Subacute sclerosing panencephalitis (SSPE) was mentioned as an example of the difficulty of dealing with long-latency events. A participant commented on SSPE and multiple sclerosis; in the 1960s, both were believed to be associated with measles disease. Since the advent of the measles vaccine, there has been a 90 percent decrease in the incidence of SSPE, whereas there has been no change in the incidence of multiple sclerosis. A participant commented that the question now is not whether the measles vaccine can prevent SSPE; obviously it can, by preventing disease from wild-type measles virus infection. Still in question is whether there are rare cases of SSPE caused by the vaccine. Although technical advances are making it possible to isolate virus from the brains of patients with SSPE and type the RNA as being of the vaccine strain or the wild-type, the failure to isolate vaccine-strain virus does not prove that the vaccine cannot cause SSPE. As was articulated by the IOM committees (Institute of Medicine, 1991, 1994a) it is impossible to prove a negative. However, typing an isolated virus from a patient with SSPE as vaccine strain would be important data to suggest that measles vaccine can cause SSPE. This is hypothetical at present.
Multifactorial Etiologies
Adverse events that are multifactorial in etiology, for example, insulin-dependent diabetes mellitus, provide particular challenges. In these instances, the vaccine might serve as an additional stimulus to a genetic background that predisposes a child toward the condition. It was mentioned that as more and more genes for diseases are identified, more conditions that fall into this category may be identified.

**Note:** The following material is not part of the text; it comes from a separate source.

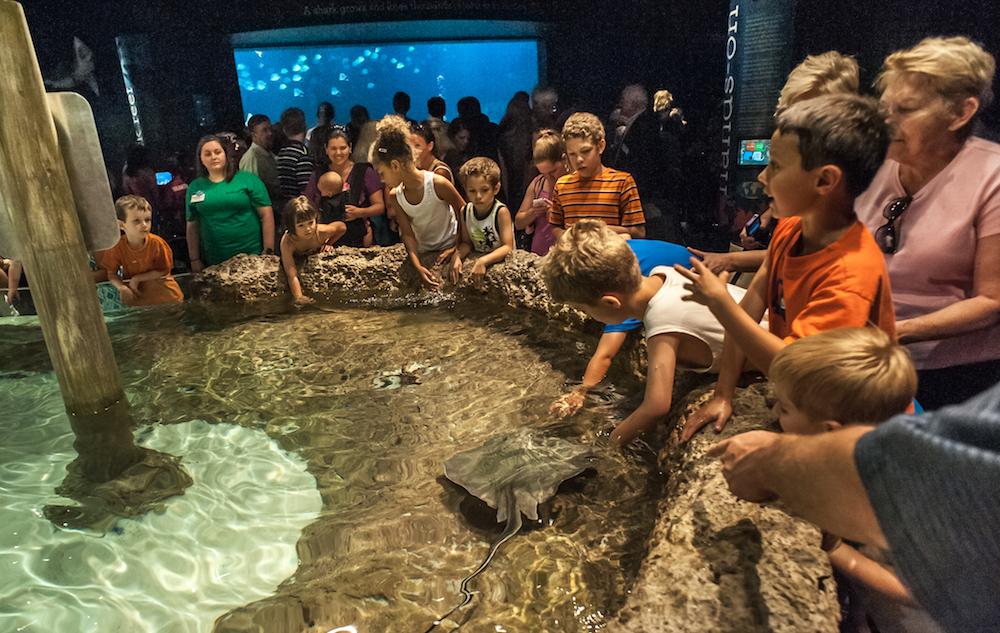 Greensboro - Greensboro Science Center aquarium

Once causality between a condition and a vaccine is established, epidemiologic methods could be used to study why some people who received, for example, influenza vaccine got GBS and others did not. What is different about those who develop the disease or condition? But even if one could identify risk factors for adverse events, it may not be feasible or practical to screen for them prior to immunization.
A participant commented that there are a number of suspicions about predisposing conditions that might be exacerbated by vaccines (for example, arthritis and hepatitis B vaccine). Such examples should be defined and looked at in LLDBs. It was suggested that general research projects designed primarily to study the pathophysiology or genetics of conditions such as diabetes might include vaccine issues as part of their study designs.
Need for Basic Research
A participant stressed that it is important to understand the mechanisms of the adverse events. It would be a mistake to address the problem of safety only from the moment of licensure. Basic laboratory research on possible immunopathologic or infectious sequelae of vaccines, in addition to surveillance and epidemiologic studies, is needed.
Problems inherent in all the research strategies (case reports, passive surveillance, LLDBs, and clinical trials) include the implications of not using unvaccinated children or adults as controls, a lack of information on the background incidence rates of the adverse reactions, long latencies for some reactions, and reactions with multifactorial etiologies. Basic research on both vaccines and the pathophysiologies of adverse reactions should be continued.